» **Exercise brief**:
Revise the records below so that every "blue hooded jacket" reads "blue windbreaker", with everything else unchanged and the pictures omitted.

++++ Items

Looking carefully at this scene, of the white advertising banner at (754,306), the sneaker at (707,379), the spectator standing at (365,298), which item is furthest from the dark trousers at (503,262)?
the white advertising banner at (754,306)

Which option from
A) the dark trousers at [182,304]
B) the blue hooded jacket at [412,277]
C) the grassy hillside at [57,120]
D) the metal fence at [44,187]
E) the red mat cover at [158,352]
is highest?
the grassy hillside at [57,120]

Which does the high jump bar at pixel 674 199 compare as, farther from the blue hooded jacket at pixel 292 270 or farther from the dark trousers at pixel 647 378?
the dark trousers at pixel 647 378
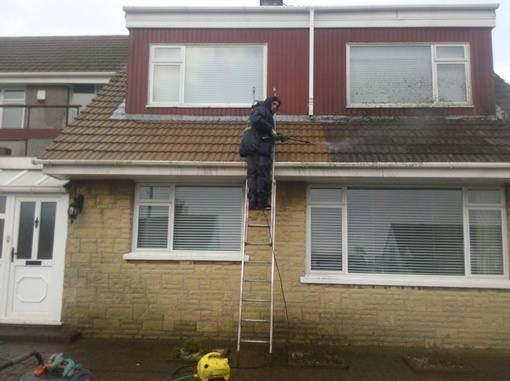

++++++++

» **Result of the exercise**:
Looking carefully at this scene, of the white advertising banner at (754,306), the sneaker at (707,379), the spectator standing at (365,298), which item is furthest from the dark trousers at (503,262)?
the white advertising banner at (754,306)

Which option from
A) the dark trousers at [182,304]
B) the blue windbreaker at [412,277]
C) the grassy hillside at [57,120]
D) the metal fence at [44,187]
E) the red mat cover at [158,352]
is highest?
the grassy hillside at [57,120]

Which does the high jump bar at pixel 674 199 compare as, farther from the blue windbreaker at pixel 292 270 or farther from the dark trousers at pixel 647 378?
the dark trousers at pixel 647 378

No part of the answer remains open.